The flash storage 160b includes a cache memory 163, a package memory 162 and a flash memory 165. New data 1630 written from the storage controller 170 and old data 1631 read from the flash memory 165 are stored in the cache memory 163. An update bitmap 1629 transferred from the storage controller 170 together with the new data 1630 is stored in the package memory 162. The update bitmap 1229 can be stored in the cache memory 163, or can be stored in any other area that can be accessed from the package processor 161 of the flash storage 160b.


The host computer 30 transmits the write request and the write data accompanying the write request to the storage subsystem 10. The storage controller 170 having received the write request from the host computer stores the update position in the update bitmap 1229 of the LM 122. The storage subsystem 10 normally has information (dirty bitmap) for specifying the area storing the data not yet reflected in the flash storage 160b from the area within the cache memory 131. When the storage subsystem 10 stores the write data from the host computer 30 to the cache memory 131, the bit of the dirty bitmap corresponding to the area in the cache memory 131 storing the write data is turned ON. The storage subsystem 10 according to the present embodiment generates the update bitmap 1229 based on the dirty bitmap when performing an update position designating write. However, as another embodiment, the dirty bitmap can be used as it is as the update position designating bitmap 1229. In another example, the update designating bitmap 1229 can be managed regardless of the dirty bit.


The storage controller 170 within the storage subsystem writes the write data to be stored in the fixed address range collectively to the flash storage 160b (collective write). Therefore, multiple updated sections exist within the fixed address range. In FIG. 16, there are two updated sections, but it can include three or more updated sections.

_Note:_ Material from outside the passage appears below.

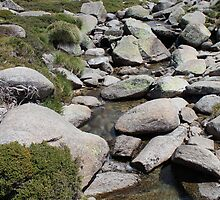 Breezy Alpine Stream by ec-photography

In order to complement the data of the area not updated by the host computer 30 within the fixed address range, the storage controller 170 reads the old data 1311 from the flash storage 160b. The storage controller 170 generates the update bitmap 1229 from the dirty bitmap. The storage controller 170 merges the new data 1310 written from the host 30 and the old data 1311 read from the flash storage 160b, and outputs an update position designating write request to the flash storage 160b together with the update bitmap 1229. Since the storage controller 170 merges the new data 1310 and the old data 1311 and transfers the same to the new data 1630 written to the flash storage 160b, there exist areas of the new data 1310 updated by the host write request and areas of the old data 1311 read from the flash storage 160b.


The flash storage 160b having received the update position designating write request stores the new data 1630 in the cache memory 163 and the update bitmap 1629 in the package memory 162. The flash storage 160b refers to the update bitmap 1629 to specify the updated section of the new data 1630, and stores only the update section of the new data 1630 to the flash memory 165. The update position designating write request includes the information on the write destination address range in the flash storage 160b of the write target data, similar to the normal write request, and more precisely, the flash storage 160b uses the information of the update bitmap 1229 and the write destination address range to specify the update position (address) of the new data 1630.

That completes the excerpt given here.